▸ **DOCUMENT PASSAGE**

►

Today’s Poetry Friday (PF) hostess is Michelle Barnes at “Today’s Little Ditty.”

Yes! Today’s PF hostess is the same illustrious Ms. Barnes who generously hosts a monthly “Spotlight on” author interview, complemented by a monthly poetry challenge.

It is in response to Michelle Barnes’ April/Poetry Month Ditty of the Month Club (DMC) challenge, that I created two “echo-based” acrostic poems.

The first echo photo-poem  (a combo acrostic-haiku), posted last week.  In that first one, the echo was aural; this time the echo is visual…Here’s how the second poem evolved.

With “Poem in Your Pocket Day” (PIYPD) imminent (April 21st this year), my thoughts reverted to last year’s event and to a particular first grader who kept a copy of her favorite poem in her pocket well past PIYPD.

◄

▸ **DATA SHOWN**
►

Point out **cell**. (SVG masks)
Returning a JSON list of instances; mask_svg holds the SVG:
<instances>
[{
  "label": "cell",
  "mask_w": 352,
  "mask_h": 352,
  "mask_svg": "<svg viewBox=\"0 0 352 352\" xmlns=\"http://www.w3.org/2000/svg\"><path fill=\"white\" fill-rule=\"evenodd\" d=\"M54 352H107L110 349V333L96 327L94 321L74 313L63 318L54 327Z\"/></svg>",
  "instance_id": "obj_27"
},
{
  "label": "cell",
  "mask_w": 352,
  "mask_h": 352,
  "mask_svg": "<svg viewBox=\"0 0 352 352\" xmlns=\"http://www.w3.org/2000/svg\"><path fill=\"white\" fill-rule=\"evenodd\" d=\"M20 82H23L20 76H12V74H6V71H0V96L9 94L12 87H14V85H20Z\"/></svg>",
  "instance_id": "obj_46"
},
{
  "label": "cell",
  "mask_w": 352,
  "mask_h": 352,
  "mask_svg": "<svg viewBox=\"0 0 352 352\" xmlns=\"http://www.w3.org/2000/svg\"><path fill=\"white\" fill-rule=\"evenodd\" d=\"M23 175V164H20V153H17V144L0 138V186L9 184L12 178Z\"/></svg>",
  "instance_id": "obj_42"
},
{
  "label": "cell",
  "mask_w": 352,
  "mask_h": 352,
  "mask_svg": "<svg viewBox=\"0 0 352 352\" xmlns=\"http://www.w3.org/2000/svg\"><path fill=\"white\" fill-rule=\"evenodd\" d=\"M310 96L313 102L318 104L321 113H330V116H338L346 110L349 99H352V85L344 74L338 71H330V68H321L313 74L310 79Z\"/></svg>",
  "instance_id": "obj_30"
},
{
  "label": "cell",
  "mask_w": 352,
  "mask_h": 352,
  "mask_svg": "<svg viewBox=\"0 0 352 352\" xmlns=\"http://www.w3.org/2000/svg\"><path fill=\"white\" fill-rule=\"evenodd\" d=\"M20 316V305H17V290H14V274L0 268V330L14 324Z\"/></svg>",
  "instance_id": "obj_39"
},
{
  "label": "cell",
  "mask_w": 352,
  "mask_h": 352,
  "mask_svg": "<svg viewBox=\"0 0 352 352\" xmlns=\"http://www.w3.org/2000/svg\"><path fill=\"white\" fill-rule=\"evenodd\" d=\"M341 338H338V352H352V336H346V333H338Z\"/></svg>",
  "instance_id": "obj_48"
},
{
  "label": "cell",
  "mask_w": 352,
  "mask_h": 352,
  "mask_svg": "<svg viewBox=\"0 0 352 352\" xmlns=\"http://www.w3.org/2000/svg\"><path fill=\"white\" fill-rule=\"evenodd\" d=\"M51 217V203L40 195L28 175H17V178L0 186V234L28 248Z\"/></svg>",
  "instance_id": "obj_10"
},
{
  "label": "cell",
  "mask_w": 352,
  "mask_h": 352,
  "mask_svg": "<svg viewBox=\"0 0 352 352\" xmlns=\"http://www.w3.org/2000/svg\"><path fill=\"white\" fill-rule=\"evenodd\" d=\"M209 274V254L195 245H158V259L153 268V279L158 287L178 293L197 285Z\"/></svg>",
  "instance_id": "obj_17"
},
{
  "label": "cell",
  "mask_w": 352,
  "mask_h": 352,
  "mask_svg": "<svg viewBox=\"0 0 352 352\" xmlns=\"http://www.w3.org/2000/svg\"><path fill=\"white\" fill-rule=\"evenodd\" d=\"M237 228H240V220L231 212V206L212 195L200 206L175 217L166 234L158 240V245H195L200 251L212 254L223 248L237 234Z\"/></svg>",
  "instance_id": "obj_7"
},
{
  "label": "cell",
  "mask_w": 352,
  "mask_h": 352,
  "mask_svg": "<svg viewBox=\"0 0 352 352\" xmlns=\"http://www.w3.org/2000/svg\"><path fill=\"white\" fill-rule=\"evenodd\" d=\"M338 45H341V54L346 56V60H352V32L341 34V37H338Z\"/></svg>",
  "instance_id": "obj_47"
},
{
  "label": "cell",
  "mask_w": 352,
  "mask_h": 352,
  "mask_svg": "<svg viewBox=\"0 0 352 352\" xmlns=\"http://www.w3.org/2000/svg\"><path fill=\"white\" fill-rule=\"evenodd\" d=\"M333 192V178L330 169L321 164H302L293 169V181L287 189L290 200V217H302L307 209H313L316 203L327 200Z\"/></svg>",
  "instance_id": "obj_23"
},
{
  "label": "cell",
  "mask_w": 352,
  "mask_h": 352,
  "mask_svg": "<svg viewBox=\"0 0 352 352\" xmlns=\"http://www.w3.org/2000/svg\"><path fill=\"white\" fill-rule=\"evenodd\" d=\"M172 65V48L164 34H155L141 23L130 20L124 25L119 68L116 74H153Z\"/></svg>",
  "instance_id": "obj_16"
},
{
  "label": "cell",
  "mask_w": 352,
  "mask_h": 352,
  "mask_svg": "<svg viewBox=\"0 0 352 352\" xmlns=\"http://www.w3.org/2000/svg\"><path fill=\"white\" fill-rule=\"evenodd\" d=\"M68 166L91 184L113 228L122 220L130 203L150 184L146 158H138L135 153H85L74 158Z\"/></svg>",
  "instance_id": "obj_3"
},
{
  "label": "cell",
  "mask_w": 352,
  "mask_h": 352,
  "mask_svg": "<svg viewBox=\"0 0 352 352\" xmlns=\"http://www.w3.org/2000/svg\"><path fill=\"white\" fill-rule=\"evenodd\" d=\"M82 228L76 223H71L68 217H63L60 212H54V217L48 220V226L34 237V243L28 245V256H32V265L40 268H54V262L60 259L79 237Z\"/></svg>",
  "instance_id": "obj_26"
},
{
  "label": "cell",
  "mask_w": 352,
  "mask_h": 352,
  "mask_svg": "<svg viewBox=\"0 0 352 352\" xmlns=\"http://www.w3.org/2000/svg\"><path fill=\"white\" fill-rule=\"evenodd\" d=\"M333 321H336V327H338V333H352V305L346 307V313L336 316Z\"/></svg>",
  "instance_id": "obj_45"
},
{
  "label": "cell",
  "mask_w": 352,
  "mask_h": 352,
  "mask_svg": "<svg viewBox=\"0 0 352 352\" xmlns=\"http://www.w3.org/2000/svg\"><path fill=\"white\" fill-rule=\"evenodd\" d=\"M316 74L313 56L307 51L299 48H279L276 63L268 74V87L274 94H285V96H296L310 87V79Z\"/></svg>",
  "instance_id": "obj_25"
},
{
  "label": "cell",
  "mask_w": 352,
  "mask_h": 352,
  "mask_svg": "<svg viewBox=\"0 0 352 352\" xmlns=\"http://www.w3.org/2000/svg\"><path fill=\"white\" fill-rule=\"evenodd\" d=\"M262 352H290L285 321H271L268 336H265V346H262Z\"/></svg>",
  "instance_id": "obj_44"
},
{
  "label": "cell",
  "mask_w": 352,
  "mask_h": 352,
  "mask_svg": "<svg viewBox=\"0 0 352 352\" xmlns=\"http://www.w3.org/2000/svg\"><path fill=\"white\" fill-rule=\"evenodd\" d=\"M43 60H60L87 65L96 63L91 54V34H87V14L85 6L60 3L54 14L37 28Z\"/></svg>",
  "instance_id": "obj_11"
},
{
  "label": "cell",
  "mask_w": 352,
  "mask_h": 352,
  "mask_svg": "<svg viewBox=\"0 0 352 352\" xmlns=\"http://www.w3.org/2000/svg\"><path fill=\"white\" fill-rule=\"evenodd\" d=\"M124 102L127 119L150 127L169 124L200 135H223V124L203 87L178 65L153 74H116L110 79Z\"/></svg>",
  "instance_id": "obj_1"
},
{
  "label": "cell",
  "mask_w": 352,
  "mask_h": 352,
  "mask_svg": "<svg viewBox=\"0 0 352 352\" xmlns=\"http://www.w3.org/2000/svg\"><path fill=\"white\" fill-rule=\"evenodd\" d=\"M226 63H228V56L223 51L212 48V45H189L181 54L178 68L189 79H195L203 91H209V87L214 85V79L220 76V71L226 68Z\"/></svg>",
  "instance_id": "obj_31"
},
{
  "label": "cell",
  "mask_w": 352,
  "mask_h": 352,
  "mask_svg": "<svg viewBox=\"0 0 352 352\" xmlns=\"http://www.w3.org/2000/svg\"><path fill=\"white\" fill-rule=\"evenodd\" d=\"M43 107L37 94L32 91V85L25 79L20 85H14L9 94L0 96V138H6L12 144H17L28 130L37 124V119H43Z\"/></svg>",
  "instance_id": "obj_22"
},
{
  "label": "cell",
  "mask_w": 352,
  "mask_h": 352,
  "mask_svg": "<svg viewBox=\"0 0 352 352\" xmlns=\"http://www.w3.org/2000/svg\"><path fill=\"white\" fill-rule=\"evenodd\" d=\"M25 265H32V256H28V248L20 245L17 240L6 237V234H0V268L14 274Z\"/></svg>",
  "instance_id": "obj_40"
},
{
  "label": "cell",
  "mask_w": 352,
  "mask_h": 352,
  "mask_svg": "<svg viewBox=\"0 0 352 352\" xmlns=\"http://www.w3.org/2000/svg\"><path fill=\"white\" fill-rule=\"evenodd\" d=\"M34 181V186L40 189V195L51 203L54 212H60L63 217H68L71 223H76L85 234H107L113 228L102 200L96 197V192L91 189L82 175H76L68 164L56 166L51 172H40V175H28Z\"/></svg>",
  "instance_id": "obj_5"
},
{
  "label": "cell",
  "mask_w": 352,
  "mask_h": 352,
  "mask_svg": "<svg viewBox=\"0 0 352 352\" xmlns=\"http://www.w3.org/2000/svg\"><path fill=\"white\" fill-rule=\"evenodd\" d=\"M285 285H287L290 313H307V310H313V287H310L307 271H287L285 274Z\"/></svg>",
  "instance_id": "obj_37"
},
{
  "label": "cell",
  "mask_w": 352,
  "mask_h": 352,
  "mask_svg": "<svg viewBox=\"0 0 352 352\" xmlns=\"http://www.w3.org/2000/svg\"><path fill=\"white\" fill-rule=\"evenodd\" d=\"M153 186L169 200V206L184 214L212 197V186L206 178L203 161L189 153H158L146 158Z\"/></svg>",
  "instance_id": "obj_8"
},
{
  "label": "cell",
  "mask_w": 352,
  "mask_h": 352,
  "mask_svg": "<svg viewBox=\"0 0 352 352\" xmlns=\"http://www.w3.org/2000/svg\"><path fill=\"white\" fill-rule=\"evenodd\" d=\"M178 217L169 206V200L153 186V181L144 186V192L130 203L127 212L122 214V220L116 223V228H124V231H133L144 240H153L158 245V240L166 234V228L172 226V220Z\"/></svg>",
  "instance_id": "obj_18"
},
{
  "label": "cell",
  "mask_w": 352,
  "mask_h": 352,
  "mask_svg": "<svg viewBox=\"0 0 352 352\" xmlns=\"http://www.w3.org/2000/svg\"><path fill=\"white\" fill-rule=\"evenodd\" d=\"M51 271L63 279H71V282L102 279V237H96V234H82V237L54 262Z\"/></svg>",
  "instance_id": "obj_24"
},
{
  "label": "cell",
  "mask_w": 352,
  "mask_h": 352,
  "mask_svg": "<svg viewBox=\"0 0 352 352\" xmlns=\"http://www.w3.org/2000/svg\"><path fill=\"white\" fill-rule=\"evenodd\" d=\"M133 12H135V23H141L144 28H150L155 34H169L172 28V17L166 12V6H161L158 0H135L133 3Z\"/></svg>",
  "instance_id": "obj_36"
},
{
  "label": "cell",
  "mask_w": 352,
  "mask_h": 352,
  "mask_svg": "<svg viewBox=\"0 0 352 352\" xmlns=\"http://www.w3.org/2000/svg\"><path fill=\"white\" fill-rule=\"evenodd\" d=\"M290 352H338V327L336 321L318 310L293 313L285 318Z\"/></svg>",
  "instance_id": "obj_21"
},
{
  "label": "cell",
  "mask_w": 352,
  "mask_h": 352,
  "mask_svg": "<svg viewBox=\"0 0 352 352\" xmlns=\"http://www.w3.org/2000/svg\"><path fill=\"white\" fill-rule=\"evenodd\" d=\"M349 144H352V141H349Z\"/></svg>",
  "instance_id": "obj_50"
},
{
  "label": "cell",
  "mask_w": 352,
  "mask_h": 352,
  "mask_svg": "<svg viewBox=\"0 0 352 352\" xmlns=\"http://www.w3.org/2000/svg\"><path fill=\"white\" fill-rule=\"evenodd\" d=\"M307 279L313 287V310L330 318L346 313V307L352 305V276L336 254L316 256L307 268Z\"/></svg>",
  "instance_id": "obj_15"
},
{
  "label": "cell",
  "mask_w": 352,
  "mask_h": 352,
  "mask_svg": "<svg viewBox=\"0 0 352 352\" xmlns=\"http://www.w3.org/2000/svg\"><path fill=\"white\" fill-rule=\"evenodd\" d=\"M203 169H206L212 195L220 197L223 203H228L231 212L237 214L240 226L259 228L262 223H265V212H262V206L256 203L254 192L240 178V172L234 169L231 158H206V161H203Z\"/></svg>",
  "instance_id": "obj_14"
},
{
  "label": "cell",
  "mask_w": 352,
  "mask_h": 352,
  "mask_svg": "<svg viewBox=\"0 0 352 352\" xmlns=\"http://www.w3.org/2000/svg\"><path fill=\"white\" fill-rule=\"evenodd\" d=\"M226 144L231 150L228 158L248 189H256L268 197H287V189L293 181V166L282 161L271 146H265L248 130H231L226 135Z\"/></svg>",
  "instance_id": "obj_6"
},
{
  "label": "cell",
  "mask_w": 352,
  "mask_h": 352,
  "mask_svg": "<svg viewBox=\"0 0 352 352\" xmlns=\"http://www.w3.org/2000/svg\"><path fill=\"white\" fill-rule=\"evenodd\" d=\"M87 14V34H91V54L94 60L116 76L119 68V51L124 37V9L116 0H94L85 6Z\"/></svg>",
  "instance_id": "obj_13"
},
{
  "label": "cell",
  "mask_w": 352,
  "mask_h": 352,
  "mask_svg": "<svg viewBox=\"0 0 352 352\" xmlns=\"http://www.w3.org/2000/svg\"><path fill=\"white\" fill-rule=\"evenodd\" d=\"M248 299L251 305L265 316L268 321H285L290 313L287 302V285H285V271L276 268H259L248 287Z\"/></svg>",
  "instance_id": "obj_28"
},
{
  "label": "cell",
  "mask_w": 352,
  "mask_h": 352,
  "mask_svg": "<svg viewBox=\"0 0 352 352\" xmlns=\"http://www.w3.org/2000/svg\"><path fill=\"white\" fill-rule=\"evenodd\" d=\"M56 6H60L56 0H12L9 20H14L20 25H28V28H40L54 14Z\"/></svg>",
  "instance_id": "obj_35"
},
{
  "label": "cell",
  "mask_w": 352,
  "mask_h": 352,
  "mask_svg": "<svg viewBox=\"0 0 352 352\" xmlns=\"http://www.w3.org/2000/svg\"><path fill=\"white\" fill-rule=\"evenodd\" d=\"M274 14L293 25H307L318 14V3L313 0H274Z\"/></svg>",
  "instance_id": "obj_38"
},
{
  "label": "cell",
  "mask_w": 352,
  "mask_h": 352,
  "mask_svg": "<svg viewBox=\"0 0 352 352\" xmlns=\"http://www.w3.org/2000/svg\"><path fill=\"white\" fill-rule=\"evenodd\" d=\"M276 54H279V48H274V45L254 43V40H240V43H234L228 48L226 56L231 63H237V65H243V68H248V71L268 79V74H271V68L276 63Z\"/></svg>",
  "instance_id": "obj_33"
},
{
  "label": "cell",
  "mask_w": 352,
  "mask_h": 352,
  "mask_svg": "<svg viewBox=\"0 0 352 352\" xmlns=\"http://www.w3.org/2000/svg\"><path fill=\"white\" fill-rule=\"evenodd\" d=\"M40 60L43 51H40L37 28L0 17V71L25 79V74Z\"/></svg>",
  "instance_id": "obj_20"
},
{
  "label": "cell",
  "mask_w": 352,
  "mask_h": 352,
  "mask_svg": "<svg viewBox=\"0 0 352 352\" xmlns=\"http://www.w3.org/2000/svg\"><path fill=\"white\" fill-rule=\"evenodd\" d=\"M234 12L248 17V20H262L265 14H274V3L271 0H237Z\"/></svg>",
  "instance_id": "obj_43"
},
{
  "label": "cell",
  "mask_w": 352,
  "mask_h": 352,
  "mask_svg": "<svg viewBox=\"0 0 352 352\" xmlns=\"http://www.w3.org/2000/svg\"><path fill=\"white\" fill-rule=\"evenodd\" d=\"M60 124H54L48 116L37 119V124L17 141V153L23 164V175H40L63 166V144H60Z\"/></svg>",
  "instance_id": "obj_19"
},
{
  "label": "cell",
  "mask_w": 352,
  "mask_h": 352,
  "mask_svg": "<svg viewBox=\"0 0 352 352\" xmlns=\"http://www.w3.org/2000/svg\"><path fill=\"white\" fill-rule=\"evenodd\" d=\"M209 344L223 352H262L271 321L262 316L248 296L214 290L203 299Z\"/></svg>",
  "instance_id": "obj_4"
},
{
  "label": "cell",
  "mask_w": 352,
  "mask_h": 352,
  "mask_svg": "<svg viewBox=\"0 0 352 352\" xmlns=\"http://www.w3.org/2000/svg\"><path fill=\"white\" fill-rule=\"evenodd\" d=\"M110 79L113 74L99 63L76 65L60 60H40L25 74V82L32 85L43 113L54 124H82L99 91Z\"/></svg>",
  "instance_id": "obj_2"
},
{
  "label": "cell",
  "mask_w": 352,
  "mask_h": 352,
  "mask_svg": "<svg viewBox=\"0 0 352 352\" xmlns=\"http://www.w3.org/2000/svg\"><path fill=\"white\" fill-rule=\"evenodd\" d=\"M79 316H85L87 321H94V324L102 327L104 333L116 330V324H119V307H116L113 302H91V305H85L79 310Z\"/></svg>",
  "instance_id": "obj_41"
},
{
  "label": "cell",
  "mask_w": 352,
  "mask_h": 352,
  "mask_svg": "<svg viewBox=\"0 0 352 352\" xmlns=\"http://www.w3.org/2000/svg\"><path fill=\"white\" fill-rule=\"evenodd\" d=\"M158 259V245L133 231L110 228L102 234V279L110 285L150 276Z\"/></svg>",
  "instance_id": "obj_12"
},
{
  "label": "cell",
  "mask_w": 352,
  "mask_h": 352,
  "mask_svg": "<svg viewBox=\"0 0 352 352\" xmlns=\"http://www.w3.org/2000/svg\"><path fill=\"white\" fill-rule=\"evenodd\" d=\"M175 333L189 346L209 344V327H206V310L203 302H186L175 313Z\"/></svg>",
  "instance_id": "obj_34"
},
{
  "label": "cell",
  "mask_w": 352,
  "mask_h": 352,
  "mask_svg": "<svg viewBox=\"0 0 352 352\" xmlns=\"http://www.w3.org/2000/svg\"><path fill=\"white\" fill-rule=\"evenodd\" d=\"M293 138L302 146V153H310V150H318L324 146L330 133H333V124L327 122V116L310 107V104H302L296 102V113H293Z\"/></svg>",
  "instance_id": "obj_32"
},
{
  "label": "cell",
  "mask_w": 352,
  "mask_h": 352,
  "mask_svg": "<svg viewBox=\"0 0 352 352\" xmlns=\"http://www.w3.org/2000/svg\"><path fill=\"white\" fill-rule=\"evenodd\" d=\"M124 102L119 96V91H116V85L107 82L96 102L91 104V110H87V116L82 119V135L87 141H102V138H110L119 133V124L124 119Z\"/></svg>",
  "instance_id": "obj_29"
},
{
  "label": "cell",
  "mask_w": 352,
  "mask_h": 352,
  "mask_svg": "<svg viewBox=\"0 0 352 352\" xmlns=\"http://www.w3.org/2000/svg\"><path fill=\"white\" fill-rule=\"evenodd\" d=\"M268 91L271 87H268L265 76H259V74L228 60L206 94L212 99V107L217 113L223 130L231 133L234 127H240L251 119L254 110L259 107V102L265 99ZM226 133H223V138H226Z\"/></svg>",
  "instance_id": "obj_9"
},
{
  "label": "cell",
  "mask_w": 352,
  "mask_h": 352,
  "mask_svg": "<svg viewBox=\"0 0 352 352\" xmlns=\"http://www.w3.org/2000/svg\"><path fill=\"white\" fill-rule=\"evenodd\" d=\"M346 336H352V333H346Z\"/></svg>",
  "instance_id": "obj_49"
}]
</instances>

◄

▸ **WRITTEN TASKS**
1) Translate this sentence from the Poetry Friday post into Spanish: "With “Poem in Your Pocket Day” (PIYPD) imminent (April 21st this year), my thoughts reverted to last year’s event and to a particular first grader who kept a copy of her favorite poem in her pocket well past PIYPD."
2) Pick up the Poetry Friday post after its last sentence and carry it forward.
The listing is irrelevant here.

▸ **ANSWERS FOR THE EXERCISE**
1) Con el “Poem in Your Pocket Day” (PIYPD) a punto de llegar (el 21 de abril este año), mis pensamientos volvieron al evento del año pasado y a una alumna de primer grado en particular que guardó una copia de su poema favorito en el bolsillo mucho después del PIYPD.

2)
“I love my pocket poem,” she proudly announced in the library one day. “I know it by heart.”

Then pulling the copy of the poem from her pocket (for moral support, or back-up, I suppose), but without reading from it, she recited “by heart”:

“I have a little shadow that goes in and out with me,

And what can be the use of him is more than I can see.

He is very, very like me from the heels up to the head;

And I see him jump before me, when I jump into my bed.”

(The remainder of Robert Lewis Stevenson’s My Shadow can be accessed here.)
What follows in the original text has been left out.